In the year 1815 the Big Sweep was flogged from New Gate to the Royal Exchange for having put fire in a grate under one of his climbing boys to force him up the chimney to sweep it. The pressure of the crowd on the Exchange against the Rails, forced it to give way, it fell out, some persons were killed and several wounded. The writer was on the outside of the rails when the Sweep was coming up Parliament St. He fortunately jumped down and went up on the steps which saved him from consequence; the Exchange rails at that time came a great way forward from its present position – this was in 1815. ‘Twas supposed Watty Cox’s pillory was the cause that shook the railing.

<snip>

Coming now to the time of a whispered wish of George IV to visit Ireland in the year 1820 – I can relate the correct circumstance of that whispered desire. My father who at that time lived in Chamber St. in the Liberty of Dublin – a woollen manufacturer – was a person highly respected and possessed of immense influence among the great population of that manufacturing locality. It can be said to be the part of Dublin at that time to command the popular expression. I can well remember a letter being brought on a Saturday night in December, 1820 to my father. That letter came from a high up gentleman who was much attached to my father on account of his general correctness and information on many important affairs. That letter was brought by a special servant from Mr. T. Nolan from the house of Harty’s in Westmoreland St. at that time. This letter to my father was worded to this effect:

“My dear Billy,
Go you and get an early Mass tomorow Sunday morning – I ‘will go also to Trinity college Church to get service – come down to Westmoreland St. soon after breakfast as you can for I want to see you particularly on most important business.
T.N.”

My father handed me that letter to read, saying to me, “If you are not too lazy to get up in the morning and go to Mass and come with me, you who so well know who Mr. Nolan is and with whom you were once on a visit for seven months when a boy in 1813-14.” I was delighted to have the opportunity to go with my father and was in Westmoreland St. before 10 o’clock. We were ushered into the Drawing room. Soon after, Mr. Nolan came in – after the usual kindly welcome he sat down and produced a letter which he had received from Sir Benjamin Broomfield, the private Sec. to George IV and the intimate friend of Mr. Nolan. The purport of that letter was to this effect – The Queen’s trial, brought by George IV and his then Government to accuse his Queen of immorality and get a divorce, having completely failed, and public opinion, particularly in England, having set in against the King – in order to allay it, the letter of Sir B. Broomfield was to stir up Irish feeling to invite the King to come pay his Irish people a visit. Mr. Nolan knew well my father’s popularity and influence in the Liberty and if they could be set in motion to agitate the question “’twas sure to be accomplished”. About 12 o’clock on that same Sunday a few more friends arrived, and the subject was discussed. The result was, a meeting of those few bringing with them a few other friends took place in the same week at Morrisson’s Hotel in Dawson St., from which a resolution was sent to  the then Evening Post stating a few friends had met there whose patriotic desire was to invite the King to visit Ireland. ”

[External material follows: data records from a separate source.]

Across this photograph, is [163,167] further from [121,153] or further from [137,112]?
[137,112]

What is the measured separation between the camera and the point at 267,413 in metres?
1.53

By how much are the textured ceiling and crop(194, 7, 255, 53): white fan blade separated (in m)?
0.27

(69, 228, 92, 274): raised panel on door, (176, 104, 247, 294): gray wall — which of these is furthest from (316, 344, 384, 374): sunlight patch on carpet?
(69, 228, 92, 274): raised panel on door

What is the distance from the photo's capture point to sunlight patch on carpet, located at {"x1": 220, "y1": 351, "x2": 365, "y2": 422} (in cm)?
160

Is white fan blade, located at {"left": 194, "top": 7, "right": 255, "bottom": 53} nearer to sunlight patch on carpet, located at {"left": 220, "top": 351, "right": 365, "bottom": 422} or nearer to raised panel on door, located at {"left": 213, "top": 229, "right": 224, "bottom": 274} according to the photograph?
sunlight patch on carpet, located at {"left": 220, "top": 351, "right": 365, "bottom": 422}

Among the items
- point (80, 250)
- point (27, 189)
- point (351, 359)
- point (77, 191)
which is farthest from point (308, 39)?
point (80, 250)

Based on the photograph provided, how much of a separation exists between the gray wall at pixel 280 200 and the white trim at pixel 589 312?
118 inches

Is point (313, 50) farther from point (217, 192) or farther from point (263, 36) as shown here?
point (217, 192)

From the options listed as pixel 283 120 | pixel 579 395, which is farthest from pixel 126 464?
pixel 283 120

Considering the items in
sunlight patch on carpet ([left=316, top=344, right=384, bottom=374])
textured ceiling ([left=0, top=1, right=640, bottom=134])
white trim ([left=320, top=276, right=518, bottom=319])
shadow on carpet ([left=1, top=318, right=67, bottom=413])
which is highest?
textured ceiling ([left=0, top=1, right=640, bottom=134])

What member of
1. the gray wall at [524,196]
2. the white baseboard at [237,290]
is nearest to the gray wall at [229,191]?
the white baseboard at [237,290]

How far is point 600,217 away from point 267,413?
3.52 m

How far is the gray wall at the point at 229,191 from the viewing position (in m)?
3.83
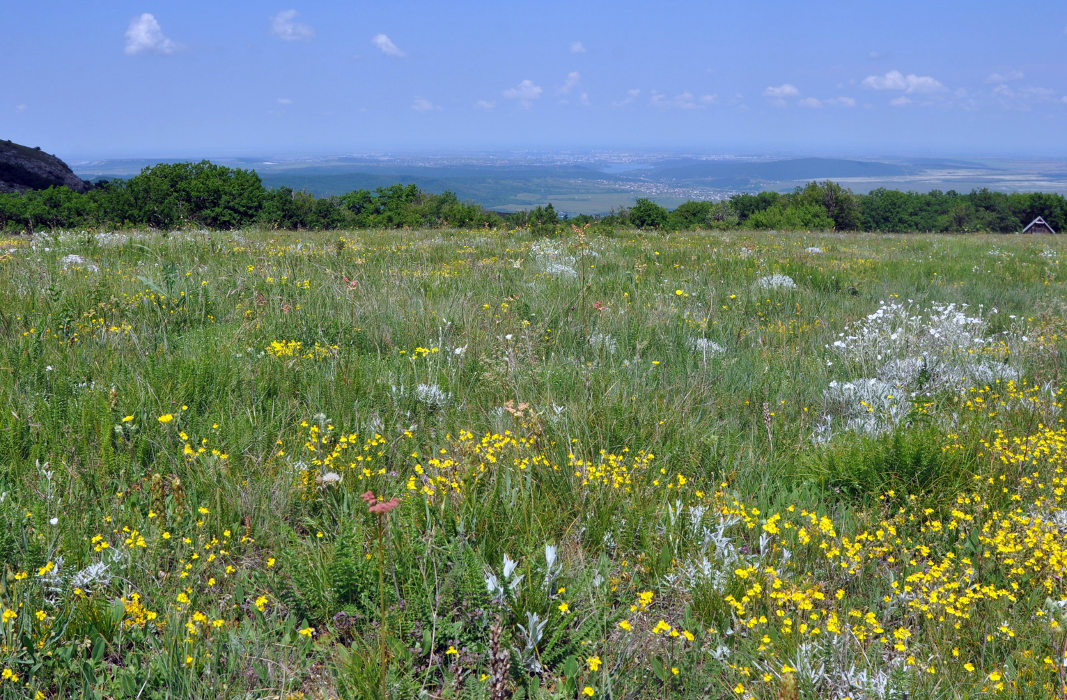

Thousands of signatures were obtained and this was forwarded to His Majesty and he came in August 1821.

“The occasion of the visit needs no language to speak of it. It was one of the most magnificent displays ever seen. On his entry from the Vice Regal Lodge in the Phoenix Park along the North Circular Rd. into Dublin through Sackville St. to the Castle. The day was beautifully fine. Sir Abraham Bradley King the Lord Mayor under the Triumphal Arch at the top of Sackville St. presenting the Keys of the City to his Majesty was a gem.”